Requirements → Quote the lines of the data below verbatim, beginning at the line that contains "In the current" and ending at the last line, both included, and excluding pictures.

Data supplied →
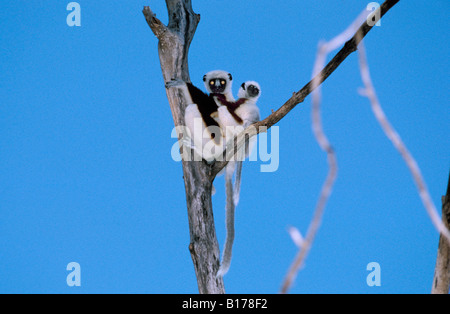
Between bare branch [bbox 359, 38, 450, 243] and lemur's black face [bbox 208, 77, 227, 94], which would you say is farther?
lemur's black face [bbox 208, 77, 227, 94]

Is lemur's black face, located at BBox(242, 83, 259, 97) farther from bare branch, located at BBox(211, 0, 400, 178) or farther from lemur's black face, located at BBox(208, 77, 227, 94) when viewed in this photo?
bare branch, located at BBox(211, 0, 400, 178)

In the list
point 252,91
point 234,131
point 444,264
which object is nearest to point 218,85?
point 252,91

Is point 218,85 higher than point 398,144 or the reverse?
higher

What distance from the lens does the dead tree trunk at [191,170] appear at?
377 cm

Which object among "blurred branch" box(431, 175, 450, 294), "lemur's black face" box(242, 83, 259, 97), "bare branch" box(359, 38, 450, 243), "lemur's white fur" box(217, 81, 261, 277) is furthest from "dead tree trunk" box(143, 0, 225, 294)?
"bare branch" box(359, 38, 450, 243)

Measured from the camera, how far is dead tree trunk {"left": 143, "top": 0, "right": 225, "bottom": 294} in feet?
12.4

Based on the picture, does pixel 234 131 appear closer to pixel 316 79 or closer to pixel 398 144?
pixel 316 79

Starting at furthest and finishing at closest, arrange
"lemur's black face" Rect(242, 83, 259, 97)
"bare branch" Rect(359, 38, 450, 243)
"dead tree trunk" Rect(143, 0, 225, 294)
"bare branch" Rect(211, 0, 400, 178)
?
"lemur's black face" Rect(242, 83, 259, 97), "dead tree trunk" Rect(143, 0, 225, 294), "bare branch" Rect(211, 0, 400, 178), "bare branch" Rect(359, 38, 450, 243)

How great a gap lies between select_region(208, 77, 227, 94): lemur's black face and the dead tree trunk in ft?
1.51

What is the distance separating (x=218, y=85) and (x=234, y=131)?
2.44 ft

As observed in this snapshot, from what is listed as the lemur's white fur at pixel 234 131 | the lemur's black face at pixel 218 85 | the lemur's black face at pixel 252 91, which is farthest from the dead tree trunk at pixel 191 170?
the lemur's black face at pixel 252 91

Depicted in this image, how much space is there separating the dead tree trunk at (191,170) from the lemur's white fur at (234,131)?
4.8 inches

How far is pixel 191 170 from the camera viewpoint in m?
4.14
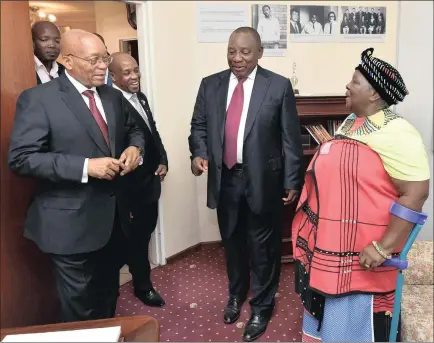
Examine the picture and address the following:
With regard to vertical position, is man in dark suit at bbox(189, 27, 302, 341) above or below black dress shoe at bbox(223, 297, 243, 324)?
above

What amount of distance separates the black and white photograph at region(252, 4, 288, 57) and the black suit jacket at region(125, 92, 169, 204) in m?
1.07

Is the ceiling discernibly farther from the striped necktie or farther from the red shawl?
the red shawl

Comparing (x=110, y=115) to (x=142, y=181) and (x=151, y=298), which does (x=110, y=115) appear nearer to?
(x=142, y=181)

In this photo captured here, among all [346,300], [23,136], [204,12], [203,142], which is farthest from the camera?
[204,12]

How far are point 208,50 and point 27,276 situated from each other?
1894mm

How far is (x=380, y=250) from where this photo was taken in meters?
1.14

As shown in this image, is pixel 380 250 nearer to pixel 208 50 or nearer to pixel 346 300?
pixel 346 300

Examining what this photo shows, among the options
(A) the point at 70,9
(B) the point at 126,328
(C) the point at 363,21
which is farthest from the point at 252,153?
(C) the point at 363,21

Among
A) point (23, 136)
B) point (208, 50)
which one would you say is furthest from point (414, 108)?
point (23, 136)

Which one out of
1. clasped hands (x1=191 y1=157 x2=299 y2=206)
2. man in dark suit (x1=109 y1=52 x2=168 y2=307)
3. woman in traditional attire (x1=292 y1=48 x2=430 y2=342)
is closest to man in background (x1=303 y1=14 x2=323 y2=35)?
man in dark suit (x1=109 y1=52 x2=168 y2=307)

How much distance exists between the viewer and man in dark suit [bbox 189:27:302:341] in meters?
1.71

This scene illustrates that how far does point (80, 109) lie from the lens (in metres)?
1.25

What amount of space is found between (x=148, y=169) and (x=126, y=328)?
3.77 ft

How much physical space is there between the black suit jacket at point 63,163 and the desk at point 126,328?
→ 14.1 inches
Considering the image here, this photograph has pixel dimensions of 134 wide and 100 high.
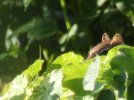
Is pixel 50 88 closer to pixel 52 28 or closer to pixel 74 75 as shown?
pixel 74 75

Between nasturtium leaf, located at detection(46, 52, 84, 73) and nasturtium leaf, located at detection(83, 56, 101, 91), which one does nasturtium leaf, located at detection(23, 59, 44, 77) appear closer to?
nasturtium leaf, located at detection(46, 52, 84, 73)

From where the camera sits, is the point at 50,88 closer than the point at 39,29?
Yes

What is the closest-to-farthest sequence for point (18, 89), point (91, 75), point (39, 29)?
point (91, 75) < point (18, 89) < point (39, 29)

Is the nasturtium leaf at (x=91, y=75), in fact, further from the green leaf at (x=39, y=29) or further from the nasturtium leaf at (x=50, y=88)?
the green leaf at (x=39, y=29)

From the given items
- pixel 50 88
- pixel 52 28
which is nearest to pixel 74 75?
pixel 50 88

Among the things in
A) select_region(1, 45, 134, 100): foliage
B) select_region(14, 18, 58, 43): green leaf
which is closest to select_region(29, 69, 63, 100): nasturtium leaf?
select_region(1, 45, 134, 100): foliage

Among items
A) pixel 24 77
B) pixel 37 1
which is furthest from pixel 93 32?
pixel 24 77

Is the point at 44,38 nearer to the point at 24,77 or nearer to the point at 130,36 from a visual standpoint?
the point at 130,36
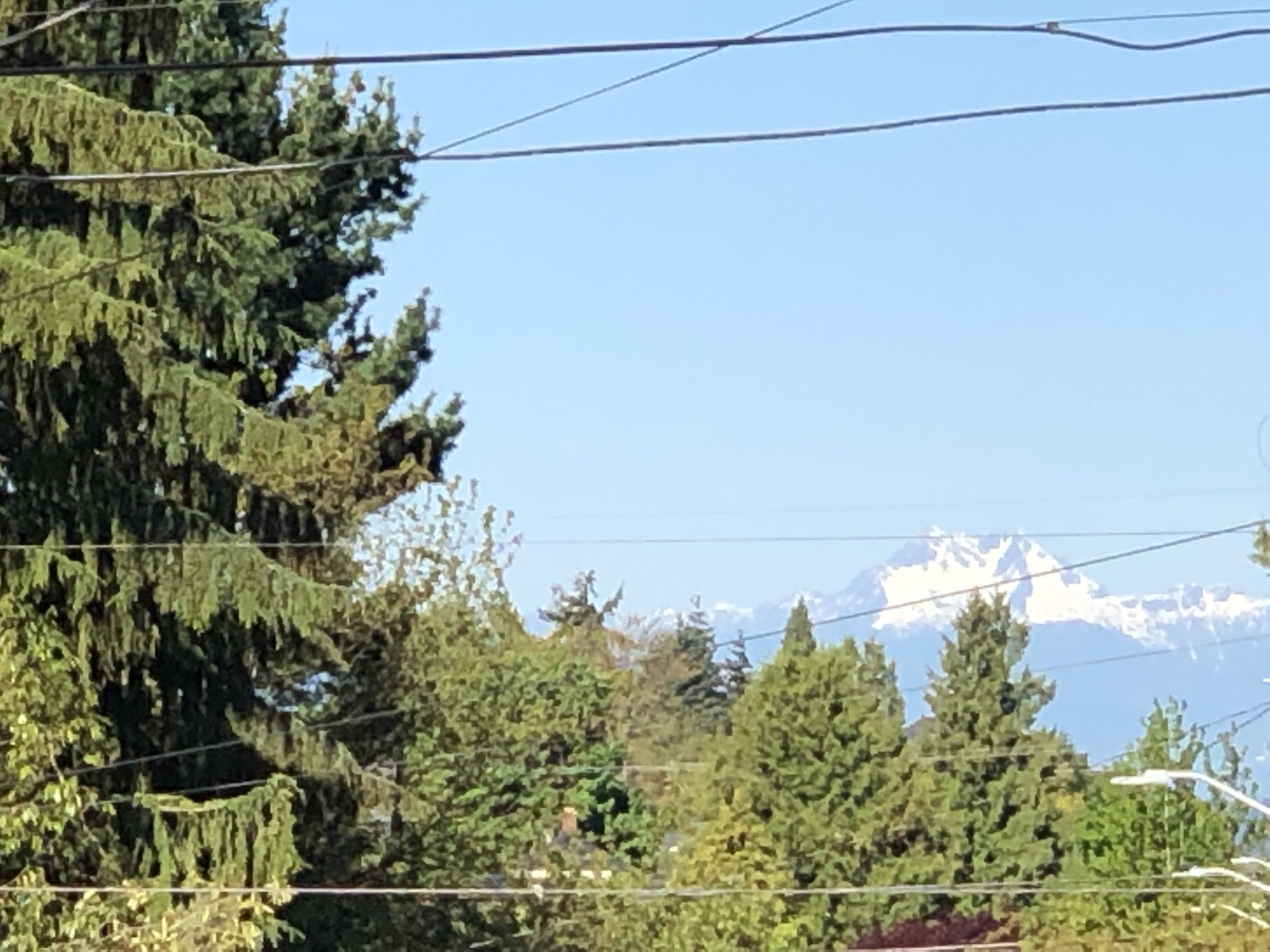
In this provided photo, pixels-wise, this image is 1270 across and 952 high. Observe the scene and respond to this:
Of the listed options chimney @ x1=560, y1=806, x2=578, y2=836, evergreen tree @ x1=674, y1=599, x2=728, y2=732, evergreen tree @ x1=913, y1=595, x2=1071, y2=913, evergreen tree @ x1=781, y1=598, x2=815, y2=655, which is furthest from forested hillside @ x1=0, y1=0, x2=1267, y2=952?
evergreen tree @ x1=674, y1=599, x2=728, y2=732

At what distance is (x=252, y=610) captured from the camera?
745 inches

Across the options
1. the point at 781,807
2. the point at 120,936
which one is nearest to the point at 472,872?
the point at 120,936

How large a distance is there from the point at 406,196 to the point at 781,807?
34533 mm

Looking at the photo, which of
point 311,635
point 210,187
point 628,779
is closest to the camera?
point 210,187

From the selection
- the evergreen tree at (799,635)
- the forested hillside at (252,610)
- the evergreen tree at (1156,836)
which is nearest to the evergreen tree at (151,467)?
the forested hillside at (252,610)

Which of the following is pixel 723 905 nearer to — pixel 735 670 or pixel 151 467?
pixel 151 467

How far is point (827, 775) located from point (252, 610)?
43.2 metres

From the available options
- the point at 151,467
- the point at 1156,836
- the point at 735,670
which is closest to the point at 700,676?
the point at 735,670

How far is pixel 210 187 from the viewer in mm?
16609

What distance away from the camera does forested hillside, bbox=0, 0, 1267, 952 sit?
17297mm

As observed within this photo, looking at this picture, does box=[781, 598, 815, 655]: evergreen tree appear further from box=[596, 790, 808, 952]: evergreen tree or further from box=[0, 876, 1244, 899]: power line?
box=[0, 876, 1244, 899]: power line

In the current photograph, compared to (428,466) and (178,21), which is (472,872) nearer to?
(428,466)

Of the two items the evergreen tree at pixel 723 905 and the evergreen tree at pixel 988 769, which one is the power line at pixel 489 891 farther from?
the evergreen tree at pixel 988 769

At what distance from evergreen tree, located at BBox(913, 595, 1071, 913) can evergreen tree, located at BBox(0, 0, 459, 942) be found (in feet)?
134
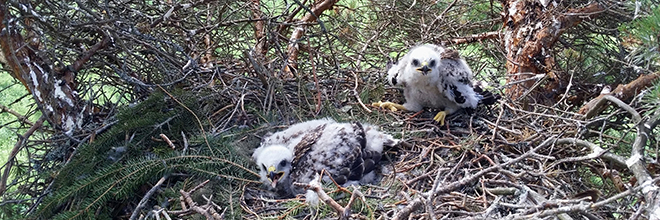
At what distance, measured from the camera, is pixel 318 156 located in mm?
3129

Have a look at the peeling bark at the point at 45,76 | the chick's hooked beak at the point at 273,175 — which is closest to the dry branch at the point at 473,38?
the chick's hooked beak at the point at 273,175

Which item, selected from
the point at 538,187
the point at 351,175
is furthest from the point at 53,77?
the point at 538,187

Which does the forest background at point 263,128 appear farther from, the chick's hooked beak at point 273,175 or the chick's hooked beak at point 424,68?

Result of this task →
In the current photograph, compared to (428,466) and (178,21), which is (472,872) nearer to?
(428,466)

Of the two items the evergreen tree at pixel 723 905 and the evergreen tree at pixel 988 769, which one is the power line at pixel 489 891 farther from?
the evergreen tree at pixel 988 769

At what distance from evergreen tree, located at BBox(913, 595, 1071, 913) can evergreen tree, located at BBox(0, 0, 459, 942) be found (in feet)?
134
At what distance, measured from the camera, is pixel 318 156 located in mm?
3129

Have a look at the peeling bark at the point at 45,76 | the chick's hooked beak at the point at 273,175 — which is closest to the dry branch at the point at 473,38?
the chick's hooked beak at the point at 273,175

Which item, selected from
the point at 538,187
the point at 351,175
is furthest from the point at 53,77?
the point at 538,187

Which does the forest background at point 263,128 appear farther from, the chick's hooked beak at point 273,175 or the chick's hooked beak at point 424,68?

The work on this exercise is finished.